=== Excerpt ===
----------

This article originally appeared in USA Today, March 8, 1994.
By Rosalynn Carter and Betty Ford
Health-care reformers need to think twice before bargaining away full coverage for mental-health and substance-abuse treatment. In the eyes of the public, these are not simply expendable extras.
A national poll released Monday reveals a new direction in public attitudes - away from some of the old stigmas that resulted in insurance coverage and health care that discriminated against people with mental-illness or substance-abuse problems.
Most of the voters surveyed believe everyone should have the same access to mental-health and substance-abuse services as they have to physical-health care. Sixty-two percent agree with the statement, "Mental-health and substance-abuse treatment should be covered to the same extent as physical treatment under national health-care reform."
They reject the predetermined, arbitrary limits on the number of treatments and the high co-payments for mental health and substance abuse that threaten to make their way into health-care reform. Voters believe decisions about access to care should be made by a health-care professional, not by a government bureaucrat or an insurance company.
These views are enormously encouraging to those of us who have been struggling to erase the stereotypes and misunderstandings that have surrounded mental illness and substance abuse for generations. For too long, these serious health problems have been burdened with judgmental and erroneous assumptions - that they are merely personal weaknesses, for example, or that they can be willed away.
As our knowledge and understanding have grown, these stereotypes have yielded to more enlightened views. We now know: Mental illness and substance abuse are definable and treatable, sometimes with higher efficacy rates than for some physical illnesses. And our knowledge of the brain and the relationship between mind and body have grown remarkably.
Justification for treating mental illness and substance abuse differently from physical illness is crumbling. That's as it should be. Intolerance ought not to be the excuse for sentencing millions of suffering adults and children to a lower standard of care.
The magnitude of these problems, and the pain they inflict, has spurred the two of us to join forces. We are united in an effort to highlight the need for a comprehensive mental-health and substance-abuse benefit as part of the final health-care reform package. We want to be sure it is not regarded simply as something to be traded away in the congressional turf battles that loom. We think elected officials should be aware that including mental-health and substance-abuse coverage in the final reform package elicits more, not less, public support for health-care reform.

----------

Records
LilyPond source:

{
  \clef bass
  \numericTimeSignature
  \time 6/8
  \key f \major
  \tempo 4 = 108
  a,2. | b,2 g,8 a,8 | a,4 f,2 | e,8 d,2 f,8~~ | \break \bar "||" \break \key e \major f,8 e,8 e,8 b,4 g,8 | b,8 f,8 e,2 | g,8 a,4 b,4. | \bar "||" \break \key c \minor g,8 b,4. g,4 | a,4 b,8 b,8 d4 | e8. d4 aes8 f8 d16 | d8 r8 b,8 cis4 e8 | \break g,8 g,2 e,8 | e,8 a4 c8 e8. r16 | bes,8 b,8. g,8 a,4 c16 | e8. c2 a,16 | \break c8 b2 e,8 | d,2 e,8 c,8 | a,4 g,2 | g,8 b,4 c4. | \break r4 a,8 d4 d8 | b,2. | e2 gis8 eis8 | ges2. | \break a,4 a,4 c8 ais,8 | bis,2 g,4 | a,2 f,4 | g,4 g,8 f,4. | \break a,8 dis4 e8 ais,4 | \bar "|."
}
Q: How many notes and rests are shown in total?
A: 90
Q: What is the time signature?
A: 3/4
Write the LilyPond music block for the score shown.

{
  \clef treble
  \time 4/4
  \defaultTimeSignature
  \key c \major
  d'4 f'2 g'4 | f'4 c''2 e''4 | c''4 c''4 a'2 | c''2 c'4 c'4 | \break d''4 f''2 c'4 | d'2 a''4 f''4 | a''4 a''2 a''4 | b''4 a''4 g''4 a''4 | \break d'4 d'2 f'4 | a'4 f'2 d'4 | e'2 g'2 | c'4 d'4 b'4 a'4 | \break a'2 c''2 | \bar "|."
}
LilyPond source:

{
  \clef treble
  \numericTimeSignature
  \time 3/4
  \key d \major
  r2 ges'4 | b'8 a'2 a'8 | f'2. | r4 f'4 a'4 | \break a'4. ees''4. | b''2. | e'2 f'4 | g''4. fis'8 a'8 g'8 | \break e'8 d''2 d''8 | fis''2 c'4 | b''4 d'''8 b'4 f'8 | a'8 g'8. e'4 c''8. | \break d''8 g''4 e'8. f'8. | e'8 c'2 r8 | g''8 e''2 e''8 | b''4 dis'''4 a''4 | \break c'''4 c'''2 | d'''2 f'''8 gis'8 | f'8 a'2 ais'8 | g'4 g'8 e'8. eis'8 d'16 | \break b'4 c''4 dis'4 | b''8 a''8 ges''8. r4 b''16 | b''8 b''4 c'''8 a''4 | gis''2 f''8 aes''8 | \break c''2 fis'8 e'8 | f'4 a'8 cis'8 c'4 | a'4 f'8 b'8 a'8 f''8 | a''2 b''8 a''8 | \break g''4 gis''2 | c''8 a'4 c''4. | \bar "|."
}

----------

=== Work instructions ===
Carry on the op-ed about mental-health and substance-abuse coverage in health-care reform from the point where it stops.

=== The output ===
With the flaws in the current health-care system foremost on people's minds, we have an unprecedented opportunity to build on the public's knowledge of mental-health and substance-abuse problems. What a tragedy it would be if this moment, and this momentum, were lost.
There are still many miles to go before mental-health and substance-abuse problems are completely freed from the myths surrounding them. But as we begin to discuss mental illness and substance abuse more openly, and as science continues to probe their causes and cures, they are gradually being recognized for what they are: serious health problems too often ignored at a great price to individuals and to society.
This is one case where the voters are ahead of their leaders, and policymakers should be listening to those voters. It would be a terrible and costly mistake if old prejudices were cemented in national policy because elected officials erroneously believed the public was not prepared to address them.
Let's not back down on a fight we might be winning.
Betty Ford is president of the board of the Betty Ford Center, Rancho Mirage, Calif.; Rosalynn Carter is chair of the Mental Health Task Force at the Carter Center, Atlanta.
Mental-health support (graphic)
Does including mental-health coverage make you more or less likely to support health-care reform?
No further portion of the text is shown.